Tüm dünyayı etkisi altına almış olan covid-19 Müslümanların sağlıklarını ve imanlarını kontrol edip korumaları için başlarına gelmiş bir imtihandır.
Sağlığımız konusunda alacağımız tedbirler konusunda öncelikle kişisel temizliğimize dikkat etmeliyiz. Kendimizi ve diğer insanları korumak için ise kendimizi izole etmemiz yani evlerimizde kalmamız gerekmektedir.
Zorunda olmadıkça evde çıkmamak hem sağlığımız hem insanlık için önemlidir. Çünkü bu sayede hem kendimizi hem Müslüman kardeşlerimizi bu beladan koruyarak Allah'ın ve Resulünün emrini yerine getirmiş oluruz.
Bu konuda Peygamberimiz "Bir yerde bulaşıcı hastalık ortaya çıktığını duyduğunuz zaman oraya girmeyiniz. Bulunduğunuz yerde bulaşıcı bir hastalık ortaya çıkarsa, oradan da çıkmayınız." (Buhârî, Tıb 30; Müslim, Selâm 100) şuan hastalığın nereleri kapsadığını bilmediğimiz için her yerin tehlikede olduğunu düşünerek hem sağlığımızı hem de imanlarımızı korumak için "Kendi ellerinizle kendinizi tehlikeye atmayınız." (Bakara Sûresi 195)
Bu kötü günlerde unutmamız gerek bir diğer hadis ise, “Yakında büyük fitneler olacak, o fitnelerde (yerinde) oturanlar ayaktakilerden, ayaktakiler yürüyenlerden, yürüyenler koşanlardan, daha hayırlı olacaklar. Kim o fitne içinde bulunmuş olursa, ondan uzak dursun. O zaman bir iltica yeri, sığınacak mekan bulursa ona sığınsın.” (Sahihu’l-Buhari VIII, 92) hadisidir.
Bu dönemde hayatımızı yavaşlatarak bu fitneden en az kayıpla kurtulmak bizlerin elinde kardeşlerim bunun bilincinde olmak ise tüm Müslümanlar için gereklidir.
Çünkü hem kendi sağlığımızı riske atmak hem de bu hastalığın taşıyıcı olup başka insanlara bulaştırıp onların hakkına girmek hiç bir Müslümanın isteyeceği bir şey değildir.

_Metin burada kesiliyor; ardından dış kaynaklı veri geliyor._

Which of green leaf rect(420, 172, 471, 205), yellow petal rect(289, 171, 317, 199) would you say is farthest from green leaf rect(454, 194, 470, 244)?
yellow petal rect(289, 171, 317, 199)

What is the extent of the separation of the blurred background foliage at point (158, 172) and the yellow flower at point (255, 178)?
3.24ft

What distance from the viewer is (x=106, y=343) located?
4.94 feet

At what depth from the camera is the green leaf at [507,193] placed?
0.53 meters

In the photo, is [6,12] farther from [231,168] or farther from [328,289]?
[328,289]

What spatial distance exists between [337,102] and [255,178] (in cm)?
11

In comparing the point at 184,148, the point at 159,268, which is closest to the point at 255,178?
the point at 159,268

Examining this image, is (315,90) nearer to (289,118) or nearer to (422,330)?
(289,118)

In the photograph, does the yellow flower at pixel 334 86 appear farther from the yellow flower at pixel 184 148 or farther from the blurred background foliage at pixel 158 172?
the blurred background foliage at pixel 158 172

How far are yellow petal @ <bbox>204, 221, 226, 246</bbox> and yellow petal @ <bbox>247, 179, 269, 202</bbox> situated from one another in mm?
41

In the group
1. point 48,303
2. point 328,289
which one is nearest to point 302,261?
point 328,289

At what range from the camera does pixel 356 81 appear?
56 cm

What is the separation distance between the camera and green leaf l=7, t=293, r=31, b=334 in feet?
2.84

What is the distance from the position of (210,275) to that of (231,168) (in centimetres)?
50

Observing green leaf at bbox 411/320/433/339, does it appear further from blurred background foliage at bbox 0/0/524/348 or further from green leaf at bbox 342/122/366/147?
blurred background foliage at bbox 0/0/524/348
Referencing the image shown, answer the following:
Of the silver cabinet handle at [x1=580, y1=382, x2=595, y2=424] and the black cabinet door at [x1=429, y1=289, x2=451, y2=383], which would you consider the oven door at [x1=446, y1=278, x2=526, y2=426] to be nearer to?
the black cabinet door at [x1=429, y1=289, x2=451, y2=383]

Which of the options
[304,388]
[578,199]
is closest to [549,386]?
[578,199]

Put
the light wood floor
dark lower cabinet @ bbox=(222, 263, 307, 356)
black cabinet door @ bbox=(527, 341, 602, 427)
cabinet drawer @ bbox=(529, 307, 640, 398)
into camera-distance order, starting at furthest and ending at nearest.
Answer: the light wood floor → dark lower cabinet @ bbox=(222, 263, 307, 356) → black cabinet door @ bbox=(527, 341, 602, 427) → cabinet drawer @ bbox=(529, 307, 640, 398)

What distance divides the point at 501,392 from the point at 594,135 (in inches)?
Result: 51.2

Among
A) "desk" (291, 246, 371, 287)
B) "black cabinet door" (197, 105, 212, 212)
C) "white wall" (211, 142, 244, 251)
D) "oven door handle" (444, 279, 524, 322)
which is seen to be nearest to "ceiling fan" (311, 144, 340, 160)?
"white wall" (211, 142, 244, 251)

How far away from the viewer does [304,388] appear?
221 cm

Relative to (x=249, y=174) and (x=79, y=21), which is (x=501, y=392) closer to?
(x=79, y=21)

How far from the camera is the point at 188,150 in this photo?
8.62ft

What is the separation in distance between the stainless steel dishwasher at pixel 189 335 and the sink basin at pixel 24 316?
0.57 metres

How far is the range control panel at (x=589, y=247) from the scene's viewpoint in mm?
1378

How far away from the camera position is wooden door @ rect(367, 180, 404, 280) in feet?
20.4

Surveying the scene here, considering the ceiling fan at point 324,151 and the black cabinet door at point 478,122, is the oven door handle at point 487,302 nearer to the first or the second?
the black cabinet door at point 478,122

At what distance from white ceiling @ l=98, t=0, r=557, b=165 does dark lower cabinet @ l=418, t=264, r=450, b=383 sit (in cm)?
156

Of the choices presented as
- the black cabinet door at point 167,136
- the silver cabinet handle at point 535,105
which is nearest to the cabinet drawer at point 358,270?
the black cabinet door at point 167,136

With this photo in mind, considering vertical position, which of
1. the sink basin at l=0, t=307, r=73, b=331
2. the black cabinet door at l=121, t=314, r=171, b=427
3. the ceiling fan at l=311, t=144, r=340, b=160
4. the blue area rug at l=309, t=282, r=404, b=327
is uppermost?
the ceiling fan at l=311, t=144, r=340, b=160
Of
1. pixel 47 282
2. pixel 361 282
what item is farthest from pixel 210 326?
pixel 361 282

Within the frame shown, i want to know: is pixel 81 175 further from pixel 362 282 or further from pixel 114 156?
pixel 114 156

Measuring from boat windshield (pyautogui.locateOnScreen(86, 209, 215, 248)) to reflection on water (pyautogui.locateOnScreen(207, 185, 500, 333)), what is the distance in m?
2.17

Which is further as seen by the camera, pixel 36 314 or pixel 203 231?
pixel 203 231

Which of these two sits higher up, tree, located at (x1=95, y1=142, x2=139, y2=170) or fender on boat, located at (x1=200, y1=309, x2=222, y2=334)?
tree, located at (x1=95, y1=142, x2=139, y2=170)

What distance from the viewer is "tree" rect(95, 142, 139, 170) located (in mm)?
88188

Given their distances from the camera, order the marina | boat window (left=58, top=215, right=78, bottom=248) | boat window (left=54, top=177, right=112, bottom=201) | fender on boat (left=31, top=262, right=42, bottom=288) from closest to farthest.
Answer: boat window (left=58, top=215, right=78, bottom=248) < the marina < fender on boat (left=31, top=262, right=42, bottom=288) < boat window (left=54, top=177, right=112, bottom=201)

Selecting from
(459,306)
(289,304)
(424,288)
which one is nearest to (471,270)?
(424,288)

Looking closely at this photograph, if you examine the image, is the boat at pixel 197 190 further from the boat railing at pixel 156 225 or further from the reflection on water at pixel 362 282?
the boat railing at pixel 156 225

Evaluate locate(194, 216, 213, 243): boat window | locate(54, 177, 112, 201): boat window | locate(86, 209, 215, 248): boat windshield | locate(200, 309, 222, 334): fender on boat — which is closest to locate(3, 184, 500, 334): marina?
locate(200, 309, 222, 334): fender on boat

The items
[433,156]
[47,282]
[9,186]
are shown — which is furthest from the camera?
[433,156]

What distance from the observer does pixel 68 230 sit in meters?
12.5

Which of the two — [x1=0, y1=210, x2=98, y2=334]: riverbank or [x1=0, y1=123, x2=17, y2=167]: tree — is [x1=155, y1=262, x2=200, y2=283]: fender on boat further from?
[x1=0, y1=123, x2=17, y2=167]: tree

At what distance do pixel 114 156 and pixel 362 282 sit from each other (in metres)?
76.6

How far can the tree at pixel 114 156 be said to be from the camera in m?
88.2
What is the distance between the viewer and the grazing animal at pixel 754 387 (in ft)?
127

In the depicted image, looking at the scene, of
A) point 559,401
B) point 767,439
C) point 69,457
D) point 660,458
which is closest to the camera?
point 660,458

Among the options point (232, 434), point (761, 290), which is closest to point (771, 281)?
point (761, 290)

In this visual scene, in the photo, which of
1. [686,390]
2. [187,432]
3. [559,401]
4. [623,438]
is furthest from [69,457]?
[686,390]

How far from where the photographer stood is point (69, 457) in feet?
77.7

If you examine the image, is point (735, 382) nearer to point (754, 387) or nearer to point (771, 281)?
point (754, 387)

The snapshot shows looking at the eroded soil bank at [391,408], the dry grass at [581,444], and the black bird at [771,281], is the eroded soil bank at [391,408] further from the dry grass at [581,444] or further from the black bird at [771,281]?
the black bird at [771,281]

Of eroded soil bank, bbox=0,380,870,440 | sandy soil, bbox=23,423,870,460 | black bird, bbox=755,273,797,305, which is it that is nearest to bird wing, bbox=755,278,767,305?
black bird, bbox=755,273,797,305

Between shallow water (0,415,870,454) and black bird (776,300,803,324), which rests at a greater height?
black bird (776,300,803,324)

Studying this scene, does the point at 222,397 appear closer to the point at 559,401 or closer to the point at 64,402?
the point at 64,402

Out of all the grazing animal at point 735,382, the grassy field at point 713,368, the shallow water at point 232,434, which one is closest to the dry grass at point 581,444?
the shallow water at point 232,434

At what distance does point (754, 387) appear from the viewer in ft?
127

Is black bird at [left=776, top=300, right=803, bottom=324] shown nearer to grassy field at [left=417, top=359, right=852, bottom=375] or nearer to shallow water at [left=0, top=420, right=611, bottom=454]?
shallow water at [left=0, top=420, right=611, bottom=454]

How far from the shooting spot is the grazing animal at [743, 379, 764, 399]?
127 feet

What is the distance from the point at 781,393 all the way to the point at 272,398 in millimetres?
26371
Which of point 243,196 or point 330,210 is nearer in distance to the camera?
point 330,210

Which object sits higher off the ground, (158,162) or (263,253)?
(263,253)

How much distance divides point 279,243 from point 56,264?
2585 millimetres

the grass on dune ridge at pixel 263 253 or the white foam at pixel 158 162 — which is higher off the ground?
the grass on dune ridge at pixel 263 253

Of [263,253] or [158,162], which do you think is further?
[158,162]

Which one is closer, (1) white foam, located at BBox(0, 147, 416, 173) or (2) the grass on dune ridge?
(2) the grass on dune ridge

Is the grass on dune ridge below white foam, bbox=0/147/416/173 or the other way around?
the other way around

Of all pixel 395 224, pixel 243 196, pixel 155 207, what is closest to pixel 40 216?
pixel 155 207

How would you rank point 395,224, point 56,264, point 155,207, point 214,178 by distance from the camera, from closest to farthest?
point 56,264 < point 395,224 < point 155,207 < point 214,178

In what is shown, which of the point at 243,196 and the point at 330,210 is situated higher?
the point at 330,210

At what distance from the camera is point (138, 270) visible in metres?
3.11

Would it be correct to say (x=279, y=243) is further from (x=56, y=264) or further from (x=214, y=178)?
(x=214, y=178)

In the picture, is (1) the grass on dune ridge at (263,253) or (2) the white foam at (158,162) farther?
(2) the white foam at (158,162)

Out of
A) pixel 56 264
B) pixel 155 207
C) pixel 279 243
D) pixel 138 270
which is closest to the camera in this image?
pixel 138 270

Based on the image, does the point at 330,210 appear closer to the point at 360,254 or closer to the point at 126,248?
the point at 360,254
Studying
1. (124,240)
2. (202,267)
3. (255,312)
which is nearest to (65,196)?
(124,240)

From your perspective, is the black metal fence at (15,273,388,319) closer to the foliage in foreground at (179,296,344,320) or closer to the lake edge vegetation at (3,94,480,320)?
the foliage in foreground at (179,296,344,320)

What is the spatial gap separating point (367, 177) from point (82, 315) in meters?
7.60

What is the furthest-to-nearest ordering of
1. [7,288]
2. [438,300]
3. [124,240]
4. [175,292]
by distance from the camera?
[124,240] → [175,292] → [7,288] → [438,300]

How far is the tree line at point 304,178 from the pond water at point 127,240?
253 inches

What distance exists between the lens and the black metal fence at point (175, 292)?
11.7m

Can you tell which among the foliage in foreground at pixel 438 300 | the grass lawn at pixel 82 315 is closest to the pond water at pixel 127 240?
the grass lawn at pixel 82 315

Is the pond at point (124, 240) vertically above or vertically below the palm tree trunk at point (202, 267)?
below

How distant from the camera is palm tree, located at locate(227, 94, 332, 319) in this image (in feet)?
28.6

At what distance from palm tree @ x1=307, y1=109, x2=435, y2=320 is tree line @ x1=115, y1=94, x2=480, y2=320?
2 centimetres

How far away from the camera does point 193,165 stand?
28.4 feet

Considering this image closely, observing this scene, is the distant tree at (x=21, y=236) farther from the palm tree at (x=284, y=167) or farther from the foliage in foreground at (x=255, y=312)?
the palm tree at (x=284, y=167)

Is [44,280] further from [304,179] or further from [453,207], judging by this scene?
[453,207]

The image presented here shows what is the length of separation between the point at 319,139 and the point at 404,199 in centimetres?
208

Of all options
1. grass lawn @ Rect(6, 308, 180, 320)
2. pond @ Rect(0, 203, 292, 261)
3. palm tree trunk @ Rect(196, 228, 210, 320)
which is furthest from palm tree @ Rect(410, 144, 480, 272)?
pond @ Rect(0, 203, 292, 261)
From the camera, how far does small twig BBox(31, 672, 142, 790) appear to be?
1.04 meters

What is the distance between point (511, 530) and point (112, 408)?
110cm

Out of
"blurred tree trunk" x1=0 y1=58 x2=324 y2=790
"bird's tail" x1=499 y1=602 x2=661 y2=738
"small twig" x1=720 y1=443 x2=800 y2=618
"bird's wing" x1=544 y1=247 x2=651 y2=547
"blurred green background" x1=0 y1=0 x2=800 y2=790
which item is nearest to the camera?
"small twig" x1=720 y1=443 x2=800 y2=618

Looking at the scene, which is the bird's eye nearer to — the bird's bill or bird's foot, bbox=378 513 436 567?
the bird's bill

Covid-19 sebebiyle evde kalmanın bizlere bile ağır geldiği bu günlerde yaşlılarımızı hastalıktan muhafaza etmek için evde tutmak için alınan tedbirler ne yazık ki bir çokları tarafından yanlış anlaşılıp hastalığın sebebi yaşlılarmış gibi algılandı.
Büyüklerimize en çok destek olmamız gereken bu günlerde hatırlamamız gereken şeylerden bahsetmek istiyorum.
Yüce Allah, İsra Suresi'nde, "Rabbin, kendisinden başkasına asla ibadet etmemenizi, anaya-babaya iyi davranmanızı kesin olarak emretti. Eğer onlardan biri, ya da her ikisi senin yanında ihtiyarlık çağına ulaşırsa, sakın onlara “öf!” bile deme; onları azarlama; onlara tatlı ve güzel söz söyle. Onlara merhamet ederek tevazu kanadını indir ve de ki: “Rabbim! Tıpkı beni küçükken koruyup yetiştirdikleri gibi sen de onlara rahmetinle muamele eyle" (İsra 23-24) demektedir. İhtiyarlığın ulaştığı kimselere "öf" bile demekten kaçınmamız gerektiğini söyleyen Rabbimiz emrine uyup yanımızda yahut yakınımızdaki yaşlılara karşı merhametimizi her an koruyarak onları incitmeden onlara her an destek olabilenler Allah'ın emrine uyanlar ancak onlardır.
Peygamberimizden gelen ve tekrar hatırlamamız gereken bir şey var ki “Beli bükülmüş ihtiyarlarınız olmasaydı, belâlar sel gibi üzerinize dökülecekti” el-Aclûnî, Keşfü’l-Hafâ, 2:163. Yaşlılarımıza muamelemiz bizim bu dünya da belalardan kurtulmamız için verilmiş birer nimettir.
Bu konuda son olarak asla unutmamız gerek ki bir gün bu ihtiyarlar bizler olacağız. "Sizi güçsüz yaratan, güçsüzlüğün ardından kuvvet veren, kuvvetli halinizden sonra da güçsüzlüğe duçar eden, saç ve sakalınızı ağartan Allah’tır. O dilediğini yaratır. O hakkıyla bilendir, üstün kudret sahibidir." Rum-54 İhtiyarlık bize ulaşmadan ona hazır olmalı ve hazırlıklarımızı yapmalıyız.